Source excerpt —
By Sarah Brandywine Johnson, Senior Research Analyst, University of Chicago

It’s a question I get a dozen times a year, usually around the holidays or after major disasters, and you might get it too: “Hey, you work in philanthropy. Where can I give that will have the most positive impact?”

Oh, the internal conflict that follows. It’s tough to explain the myth of “the best gift,” the debate surrounding charitable giving metrics, and the necessity of paying for overhead costs for any nonprofit, all before someone’s eyes glaze over.

So how do you answer? What’s the best way to guide a well-meaning friend with an open wallet to a nonprofit that will accomplish their goals? You can always recommend where you yourself are giving, but where you give and where your friend wants to give may not always be a good match.

Well, people can hold about three things in their memory before they need to take notes, so I try to boil it down to three simple ideas:

  1. You have to do a little research.
  2. You have to have perspective about your impact.
  3. You might have to adjust your goals.

Research

As a colleague of mine once said, “There is no Fix Everything Charitable Fund.” If you want to start giving, you have to know what kind of gift you want to make. If someone wants to help out in the aftermath of a disaster, that’s a no-brainer, right? But they still need to think about how they want to help. Infrastructure rebuilding? Immediate relief? Long-term relief? All of these are valid — people who will need homes in a year’s time and a safe place to sleep in a week’s time need food today, as well.

It’s tough to tell people they have to do their homework, but for me that’s vital: when you know what you want to do, you have to work out how to do it, and that requires research. It doesn’t have to take hours; we’re lucky enough to live in an information age where that data’s pretty easy to come by. I like to drop in the fact that this is so important that the Rockefeller Foundation used to offer classes in being a wealthy philanthropist (now they just have a consulting firm for it).

If you want to maximize your giving, you have to do the work. But it’s also important, before you do, that you ask yourself how vital it is to press every ounce of philanthropy out of every dollar.

Impact

We know, but sometimes our friends don’t, that there’s a reason they call it “major” giving. An individual giving $20, even $20 a month, is going to have difficulty moving the needle. Even high-impact campaigns like the ALS Ice Bucket Challenge involved a mass movement and a lot of wealthy donors. And because it takes longer and more effort to process thousands of ten-dollar gifts than one ten-thousand-dollar gift, you may not have as much control over where your money goes. It might even go to…THE DREAD ADMINISTRATIVE OVERHEAD.

Material shown —
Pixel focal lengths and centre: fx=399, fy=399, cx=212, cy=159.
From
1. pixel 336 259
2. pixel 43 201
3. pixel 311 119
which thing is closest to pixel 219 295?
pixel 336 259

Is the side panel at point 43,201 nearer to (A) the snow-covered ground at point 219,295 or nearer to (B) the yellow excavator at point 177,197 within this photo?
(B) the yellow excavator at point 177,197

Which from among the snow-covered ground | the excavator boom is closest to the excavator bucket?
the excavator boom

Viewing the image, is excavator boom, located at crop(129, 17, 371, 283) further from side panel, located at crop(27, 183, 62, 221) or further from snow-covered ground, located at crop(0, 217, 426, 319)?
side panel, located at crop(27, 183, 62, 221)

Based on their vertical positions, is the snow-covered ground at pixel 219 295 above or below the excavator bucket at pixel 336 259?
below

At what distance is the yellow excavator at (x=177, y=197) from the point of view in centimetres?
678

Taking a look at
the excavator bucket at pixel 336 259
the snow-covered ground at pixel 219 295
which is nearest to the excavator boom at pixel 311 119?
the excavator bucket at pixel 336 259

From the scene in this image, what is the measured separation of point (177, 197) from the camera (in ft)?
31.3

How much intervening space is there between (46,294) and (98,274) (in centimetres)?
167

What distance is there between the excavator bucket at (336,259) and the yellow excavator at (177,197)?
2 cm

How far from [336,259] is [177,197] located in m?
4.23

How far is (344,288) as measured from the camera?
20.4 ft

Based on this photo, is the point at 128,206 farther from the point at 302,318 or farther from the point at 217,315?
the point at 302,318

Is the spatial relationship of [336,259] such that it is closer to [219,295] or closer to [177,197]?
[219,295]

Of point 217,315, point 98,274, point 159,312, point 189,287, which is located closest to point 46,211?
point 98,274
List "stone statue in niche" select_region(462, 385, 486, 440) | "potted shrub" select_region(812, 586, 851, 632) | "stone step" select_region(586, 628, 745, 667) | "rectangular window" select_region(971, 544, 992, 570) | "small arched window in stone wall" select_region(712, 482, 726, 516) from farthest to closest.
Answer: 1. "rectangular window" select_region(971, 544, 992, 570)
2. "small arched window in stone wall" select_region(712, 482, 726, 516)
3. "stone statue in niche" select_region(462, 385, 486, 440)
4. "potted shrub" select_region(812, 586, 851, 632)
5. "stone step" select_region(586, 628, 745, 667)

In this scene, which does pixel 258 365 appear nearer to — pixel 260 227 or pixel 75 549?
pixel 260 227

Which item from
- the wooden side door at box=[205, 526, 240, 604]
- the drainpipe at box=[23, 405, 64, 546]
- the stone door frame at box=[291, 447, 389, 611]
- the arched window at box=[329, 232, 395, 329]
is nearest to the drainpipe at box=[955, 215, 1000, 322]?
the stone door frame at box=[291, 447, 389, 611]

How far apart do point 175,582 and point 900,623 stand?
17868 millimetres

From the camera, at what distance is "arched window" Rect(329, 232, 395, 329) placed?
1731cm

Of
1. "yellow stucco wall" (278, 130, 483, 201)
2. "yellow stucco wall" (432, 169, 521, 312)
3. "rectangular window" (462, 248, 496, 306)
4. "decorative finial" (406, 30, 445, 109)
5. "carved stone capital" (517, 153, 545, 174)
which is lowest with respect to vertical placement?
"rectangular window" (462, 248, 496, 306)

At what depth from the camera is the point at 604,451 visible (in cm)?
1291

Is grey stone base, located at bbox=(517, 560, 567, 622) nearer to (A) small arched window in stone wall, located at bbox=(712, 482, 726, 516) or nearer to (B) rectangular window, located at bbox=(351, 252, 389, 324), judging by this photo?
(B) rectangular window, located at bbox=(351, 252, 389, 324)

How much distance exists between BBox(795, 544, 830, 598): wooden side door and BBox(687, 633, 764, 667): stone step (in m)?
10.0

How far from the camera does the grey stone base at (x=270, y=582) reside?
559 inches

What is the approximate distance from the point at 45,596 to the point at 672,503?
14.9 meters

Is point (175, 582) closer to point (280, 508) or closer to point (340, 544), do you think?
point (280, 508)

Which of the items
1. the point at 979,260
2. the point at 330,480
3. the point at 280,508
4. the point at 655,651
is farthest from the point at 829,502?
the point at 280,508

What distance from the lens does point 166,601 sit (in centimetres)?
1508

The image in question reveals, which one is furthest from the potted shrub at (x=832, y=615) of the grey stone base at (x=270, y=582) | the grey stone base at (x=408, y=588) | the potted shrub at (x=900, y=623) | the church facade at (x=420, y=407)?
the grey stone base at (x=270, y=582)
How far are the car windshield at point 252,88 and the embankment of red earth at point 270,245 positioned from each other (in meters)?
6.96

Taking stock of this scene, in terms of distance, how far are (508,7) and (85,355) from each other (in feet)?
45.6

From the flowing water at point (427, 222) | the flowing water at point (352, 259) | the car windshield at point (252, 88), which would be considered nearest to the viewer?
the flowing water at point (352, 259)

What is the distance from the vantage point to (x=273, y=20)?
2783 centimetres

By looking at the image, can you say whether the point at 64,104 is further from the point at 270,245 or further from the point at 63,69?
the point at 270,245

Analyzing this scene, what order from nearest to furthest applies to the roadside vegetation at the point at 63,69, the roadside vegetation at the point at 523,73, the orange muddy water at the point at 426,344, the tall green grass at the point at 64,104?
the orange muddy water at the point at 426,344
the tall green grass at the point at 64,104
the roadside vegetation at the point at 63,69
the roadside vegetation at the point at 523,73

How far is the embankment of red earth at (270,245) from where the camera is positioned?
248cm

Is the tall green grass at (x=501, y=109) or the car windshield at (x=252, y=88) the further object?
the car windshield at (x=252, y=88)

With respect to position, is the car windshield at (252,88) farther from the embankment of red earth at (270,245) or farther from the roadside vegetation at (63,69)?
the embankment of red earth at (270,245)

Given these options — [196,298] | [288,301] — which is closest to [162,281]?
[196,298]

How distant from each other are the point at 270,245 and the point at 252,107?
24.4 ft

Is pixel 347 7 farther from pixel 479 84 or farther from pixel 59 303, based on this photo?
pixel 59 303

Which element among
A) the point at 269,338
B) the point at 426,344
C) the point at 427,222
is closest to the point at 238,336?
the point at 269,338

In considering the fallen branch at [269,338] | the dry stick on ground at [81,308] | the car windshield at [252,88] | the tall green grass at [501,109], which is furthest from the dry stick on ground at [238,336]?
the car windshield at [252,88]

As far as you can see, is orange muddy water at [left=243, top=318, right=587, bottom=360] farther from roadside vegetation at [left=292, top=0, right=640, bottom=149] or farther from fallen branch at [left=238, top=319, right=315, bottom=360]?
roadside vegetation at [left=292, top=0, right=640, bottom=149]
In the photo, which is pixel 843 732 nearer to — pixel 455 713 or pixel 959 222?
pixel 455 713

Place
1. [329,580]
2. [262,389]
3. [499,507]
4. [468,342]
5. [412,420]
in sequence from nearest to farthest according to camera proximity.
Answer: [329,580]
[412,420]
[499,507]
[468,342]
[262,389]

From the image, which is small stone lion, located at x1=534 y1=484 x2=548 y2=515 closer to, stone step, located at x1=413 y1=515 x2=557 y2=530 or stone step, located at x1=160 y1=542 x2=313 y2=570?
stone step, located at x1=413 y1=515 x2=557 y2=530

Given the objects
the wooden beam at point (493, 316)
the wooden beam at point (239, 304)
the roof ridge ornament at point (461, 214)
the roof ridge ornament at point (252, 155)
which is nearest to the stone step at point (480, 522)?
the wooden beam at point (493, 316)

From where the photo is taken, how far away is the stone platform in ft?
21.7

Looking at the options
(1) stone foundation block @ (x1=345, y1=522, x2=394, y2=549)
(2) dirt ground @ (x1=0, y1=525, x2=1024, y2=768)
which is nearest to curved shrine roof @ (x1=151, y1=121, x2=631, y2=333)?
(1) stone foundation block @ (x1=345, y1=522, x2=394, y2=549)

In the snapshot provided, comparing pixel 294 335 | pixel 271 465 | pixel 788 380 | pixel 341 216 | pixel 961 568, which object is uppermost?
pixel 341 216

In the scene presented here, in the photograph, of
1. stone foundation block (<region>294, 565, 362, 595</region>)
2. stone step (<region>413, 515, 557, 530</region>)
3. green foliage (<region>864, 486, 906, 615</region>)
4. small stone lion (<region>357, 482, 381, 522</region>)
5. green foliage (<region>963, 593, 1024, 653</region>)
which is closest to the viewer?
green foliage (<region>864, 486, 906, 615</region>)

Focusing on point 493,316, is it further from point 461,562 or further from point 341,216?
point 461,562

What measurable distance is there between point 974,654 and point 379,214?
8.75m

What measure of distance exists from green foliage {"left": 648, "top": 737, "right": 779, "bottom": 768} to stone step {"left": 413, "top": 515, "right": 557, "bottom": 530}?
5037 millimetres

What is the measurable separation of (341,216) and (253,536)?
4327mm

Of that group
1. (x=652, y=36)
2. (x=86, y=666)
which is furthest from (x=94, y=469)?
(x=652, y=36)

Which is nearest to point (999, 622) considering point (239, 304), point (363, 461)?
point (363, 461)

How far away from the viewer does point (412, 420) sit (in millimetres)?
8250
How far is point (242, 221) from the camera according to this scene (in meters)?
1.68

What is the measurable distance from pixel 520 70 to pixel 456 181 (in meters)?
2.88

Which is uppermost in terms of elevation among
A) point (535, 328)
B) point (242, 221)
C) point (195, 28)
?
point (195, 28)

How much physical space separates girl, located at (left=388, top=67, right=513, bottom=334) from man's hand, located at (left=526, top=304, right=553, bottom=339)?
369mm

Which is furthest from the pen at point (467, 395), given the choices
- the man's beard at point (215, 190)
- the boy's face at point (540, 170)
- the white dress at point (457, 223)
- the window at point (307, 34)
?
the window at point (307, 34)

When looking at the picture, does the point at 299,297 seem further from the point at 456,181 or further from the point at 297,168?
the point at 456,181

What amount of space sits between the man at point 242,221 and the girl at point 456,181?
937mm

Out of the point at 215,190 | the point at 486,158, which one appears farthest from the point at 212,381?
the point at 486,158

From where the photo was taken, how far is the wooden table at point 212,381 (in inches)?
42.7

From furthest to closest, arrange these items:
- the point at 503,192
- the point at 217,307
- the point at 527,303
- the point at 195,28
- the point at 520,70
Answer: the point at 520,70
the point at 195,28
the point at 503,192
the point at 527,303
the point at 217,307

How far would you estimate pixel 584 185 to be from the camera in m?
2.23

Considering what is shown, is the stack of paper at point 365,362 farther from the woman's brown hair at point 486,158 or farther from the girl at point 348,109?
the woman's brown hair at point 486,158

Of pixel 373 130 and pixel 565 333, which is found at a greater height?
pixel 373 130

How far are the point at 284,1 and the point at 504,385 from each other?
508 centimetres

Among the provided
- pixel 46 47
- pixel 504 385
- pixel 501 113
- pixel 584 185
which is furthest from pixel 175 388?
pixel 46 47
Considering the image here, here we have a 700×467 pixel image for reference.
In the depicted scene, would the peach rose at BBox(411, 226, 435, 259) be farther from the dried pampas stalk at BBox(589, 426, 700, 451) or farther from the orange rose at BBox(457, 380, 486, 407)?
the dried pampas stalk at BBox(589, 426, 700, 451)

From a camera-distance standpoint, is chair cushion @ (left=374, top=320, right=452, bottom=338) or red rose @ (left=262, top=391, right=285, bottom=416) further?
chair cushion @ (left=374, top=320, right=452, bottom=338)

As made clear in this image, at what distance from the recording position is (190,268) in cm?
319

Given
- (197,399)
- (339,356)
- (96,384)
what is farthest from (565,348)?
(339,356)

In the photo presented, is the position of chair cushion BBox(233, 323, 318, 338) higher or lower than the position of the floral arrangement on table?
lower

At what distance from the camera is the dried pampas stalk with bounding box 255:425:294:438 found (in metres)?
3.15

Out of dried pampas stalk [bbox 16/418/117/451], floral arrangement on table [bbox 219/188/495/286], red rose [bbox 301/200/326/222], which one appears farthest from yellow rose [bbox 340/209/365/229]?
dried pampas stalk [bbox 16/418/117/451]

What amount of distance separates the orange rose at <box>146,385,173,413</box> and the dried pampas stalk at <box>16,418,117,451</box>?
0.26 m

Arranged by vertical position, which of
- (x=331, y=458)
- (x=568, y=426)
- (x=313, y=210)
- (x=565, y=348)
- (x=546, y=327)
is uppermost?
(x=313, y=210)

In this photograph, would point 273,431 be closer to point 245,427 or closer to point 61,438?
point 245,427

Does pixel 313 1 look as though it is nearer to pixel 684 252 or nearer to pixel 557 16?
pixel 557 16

Task goal — According to the essay on charitable giving, what did the Rockefeller Foundation once offer? The data is separate material, unrelated to the essay on charitable giving.

Answer to the task — Classes in being a wealthy philanthropist.